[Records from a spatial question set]
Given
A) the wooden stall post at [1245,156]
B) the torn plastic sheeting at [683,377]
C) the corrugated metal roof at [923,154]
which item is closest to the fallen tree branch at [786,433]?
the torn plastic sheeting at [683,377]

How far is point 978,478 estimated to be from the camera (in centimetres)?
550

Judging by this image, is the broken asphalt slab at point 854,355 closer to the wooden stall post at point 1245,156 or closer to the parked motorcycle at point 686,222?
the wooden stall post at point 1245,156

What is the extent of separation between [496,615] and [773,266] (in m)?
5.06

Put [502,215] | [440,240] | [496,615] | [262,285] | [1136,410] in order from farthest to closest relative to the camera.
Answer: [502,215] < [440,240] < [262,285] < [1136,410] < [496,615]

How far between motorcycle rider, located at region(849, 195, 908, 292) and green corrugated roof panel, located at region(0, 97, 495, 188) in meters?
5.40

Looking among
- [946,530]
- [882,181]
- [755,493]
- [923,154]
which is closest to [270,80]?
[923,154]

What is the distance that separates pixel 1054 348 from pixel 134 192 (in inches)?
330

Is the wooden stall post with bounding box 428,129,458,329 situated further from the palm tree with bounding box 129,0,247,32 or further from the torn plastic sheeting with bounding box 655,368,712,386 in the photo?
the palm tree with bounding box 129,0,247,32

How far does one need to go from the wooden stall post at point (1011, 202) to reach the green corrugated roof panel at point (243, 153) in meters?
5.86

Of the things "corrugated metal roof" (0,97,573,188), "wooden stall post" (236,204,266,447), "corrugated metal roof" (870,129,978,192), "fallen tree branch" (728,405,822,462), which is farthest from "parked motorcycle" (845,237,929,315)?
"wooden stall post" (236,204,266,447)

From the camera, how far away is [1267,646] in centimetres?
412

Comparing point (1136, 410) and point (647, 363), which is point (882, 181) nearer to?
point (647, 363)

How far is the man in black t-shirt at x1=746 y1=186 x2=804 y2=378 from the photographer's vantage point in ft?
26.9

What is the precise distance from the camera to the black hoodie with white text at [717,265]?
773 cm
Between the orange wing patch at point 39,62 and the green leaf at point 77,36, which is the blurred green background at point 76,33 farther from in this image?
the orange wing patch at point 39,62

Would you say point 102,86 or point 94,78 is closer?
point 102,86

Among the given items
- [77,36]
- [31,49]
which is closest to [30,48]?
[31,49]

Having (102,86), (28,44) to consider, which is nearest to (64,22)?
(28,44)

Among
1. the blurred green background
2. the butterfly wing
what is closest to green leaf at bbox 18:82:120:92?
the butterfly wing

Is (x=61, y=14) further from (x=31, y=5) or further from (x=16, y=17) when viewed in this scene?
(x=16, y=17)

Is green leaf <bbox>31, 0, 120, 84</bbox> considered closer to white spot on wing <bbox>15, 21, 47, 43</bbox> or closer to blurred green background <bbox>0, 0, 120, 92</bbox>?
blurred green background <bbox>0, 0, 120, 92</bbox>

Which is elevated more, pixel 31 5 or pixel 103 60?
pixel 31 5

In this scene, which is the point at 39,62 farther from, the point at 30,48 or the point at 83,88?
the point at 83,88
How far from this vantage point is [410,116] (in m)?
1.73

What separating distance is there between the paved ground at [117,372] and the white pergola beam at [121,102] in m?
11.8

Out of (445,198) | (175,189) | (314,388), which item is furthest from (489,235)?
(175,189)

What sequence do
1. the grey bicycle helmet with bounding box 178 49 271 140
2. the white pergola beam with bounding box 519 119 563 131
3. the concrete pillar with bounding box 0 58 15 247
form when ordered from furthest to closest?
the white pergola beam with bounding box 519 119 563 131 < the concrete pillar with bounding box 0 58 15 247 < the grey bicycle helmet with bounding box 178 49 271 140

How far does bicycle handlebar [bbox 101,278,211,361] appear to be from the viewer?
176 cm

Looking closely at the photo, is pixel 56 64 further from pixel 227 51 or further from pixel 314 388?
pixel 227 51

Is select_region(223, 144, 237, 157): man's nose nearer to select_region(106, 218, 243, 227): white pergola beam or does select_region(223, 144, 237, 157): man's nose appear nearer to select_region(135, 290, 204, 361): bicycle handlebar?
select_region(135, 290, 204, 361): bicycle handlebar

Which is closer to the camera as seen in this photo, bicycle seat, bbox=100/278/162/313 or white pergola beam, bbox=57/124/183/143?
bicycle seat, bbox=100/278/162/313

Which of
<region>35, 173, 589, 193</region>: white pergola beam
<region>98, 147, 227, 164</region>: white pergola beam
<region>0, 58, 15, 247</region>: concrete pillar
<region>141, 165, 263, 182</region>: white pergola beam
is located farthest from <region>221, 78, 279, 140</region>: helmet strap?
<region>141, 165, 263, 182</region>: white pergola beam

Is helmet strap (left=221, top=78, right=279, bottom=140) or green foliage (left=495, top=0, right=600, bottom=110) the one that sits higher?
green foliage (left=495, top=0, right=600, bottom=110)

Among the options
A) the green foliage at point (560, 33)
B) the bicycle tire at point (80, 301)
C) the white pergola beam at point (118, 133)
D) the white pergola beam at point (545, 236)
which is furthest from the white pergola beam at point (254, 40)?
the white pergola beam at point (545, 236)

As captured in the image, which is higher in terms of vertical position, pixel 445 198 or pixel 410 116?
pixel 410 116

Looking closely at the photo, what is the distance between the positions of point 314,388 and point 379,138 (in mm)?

Your instructions. Gather every line of the rows above that contains the string "panel", copying each one in full.

Response.
How far between motorcycle rider, located at region(849, 195, 908, 292) and green corrugated roof panel, located at region(0, 97, 495, 188) in meters?
How far does one need to go from the wooden stall post at point (1011, 202) to reach the green corrugated roof panel at point (243, 153) in meters?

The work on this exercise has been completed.